もてまん


走ることは気持ちが良い。


繁徳は勢いついて代々木公園まで足を伸ばした。

初日にしては距離を走り過ぎたか、と少しの反省が頭をよぎったが、舞の姿を彼の頭からかき消すにはこれ位の距離と時間が必要だった。

息が上がって、公園のベンチで一休みする。

水道で頭から水をかけた。

首からしたたる水が足元に溜まる。

繁徳は、熱く湧き上がる舞への想いを、自分でもどうして良いかわからずにいた。

だが、漠然とではあるが、この逸る想いを押し留めることが今の自分には必要なことだと感じられたのだ。

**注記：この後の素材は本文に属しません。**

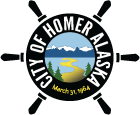 City of Homer Alaska logo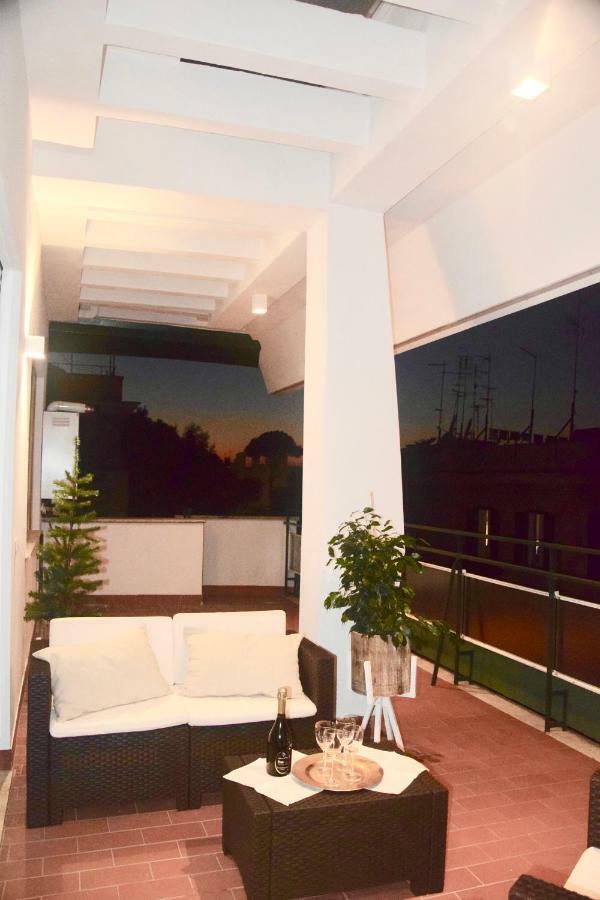 Terrazza San Giovanni Apartment Rome Exterior photo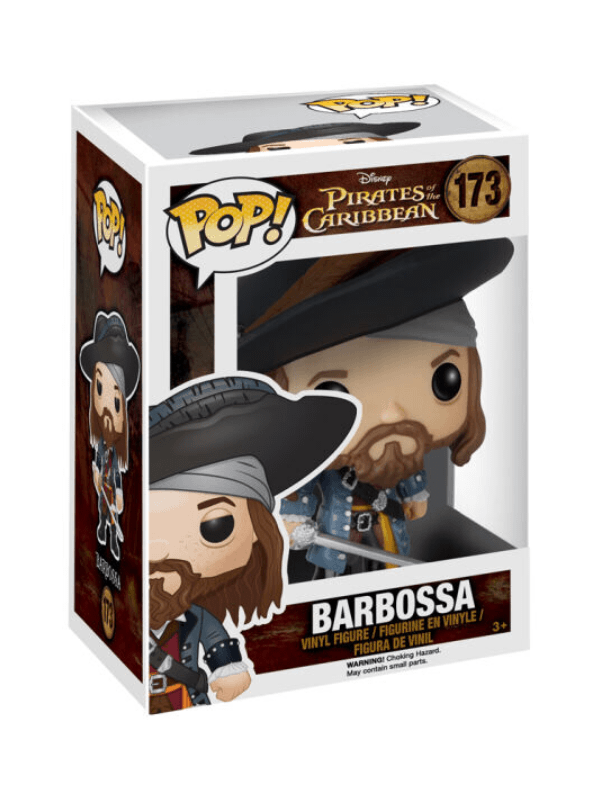 Barbossa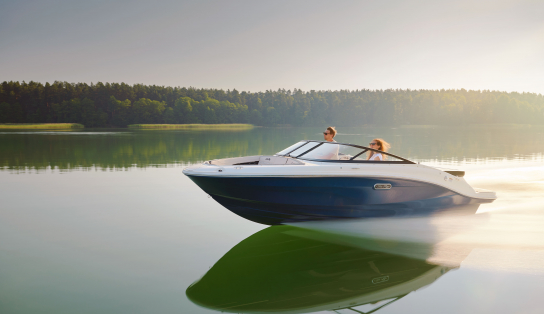 Катер Sea Ray  190 SPX/489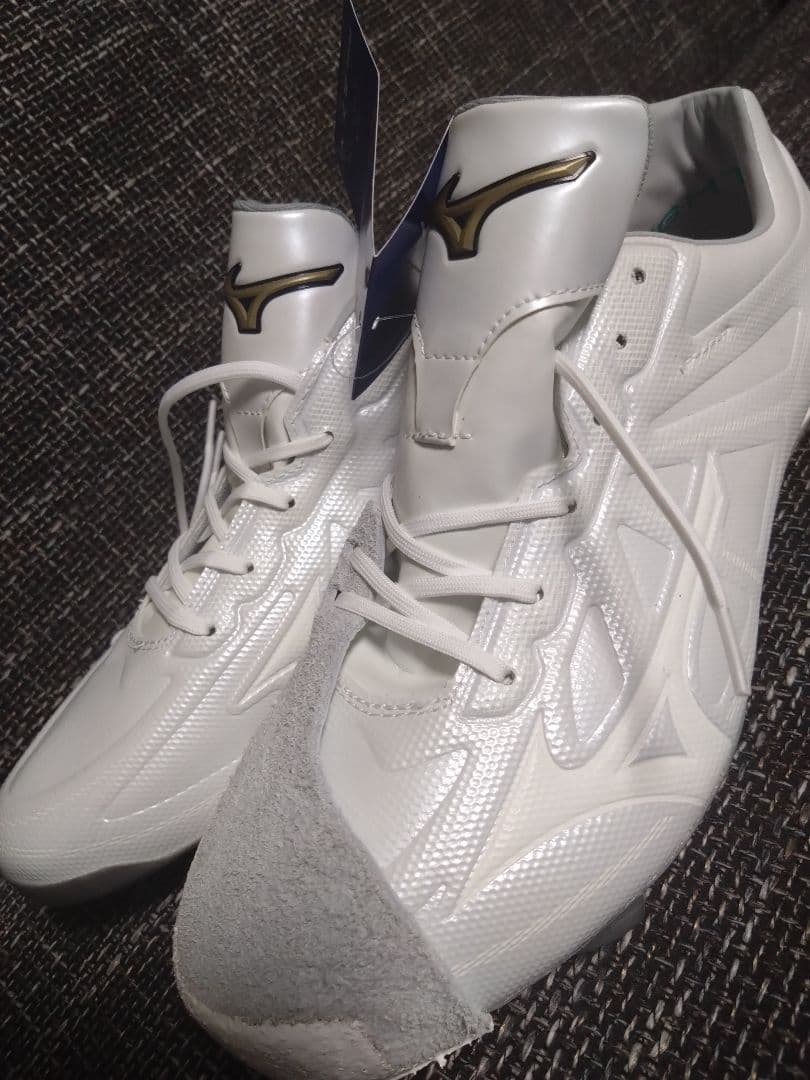 ミズノ野球スパイク 27.0センチ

今まで目標もなくダラダラと過ごしてきた毎日が、舞への気持ちに置き換えられることに違和感を覚えた。


(俺の今するべきことは、舞を抱くことじゃない)


繁徳は舞を守れる男になりたいと思った。

その為には、自分に自身をつけることが必要だと強く思った。

繁徳は、舞が瞳の奥に映す、舞に相応しい自分の姿を見極めたいと思う。


(強くなりたい)


繁徳は心の中に決意を強く唱え、疲れた身体に鞭打ち、今来た道を家路へと引き返した。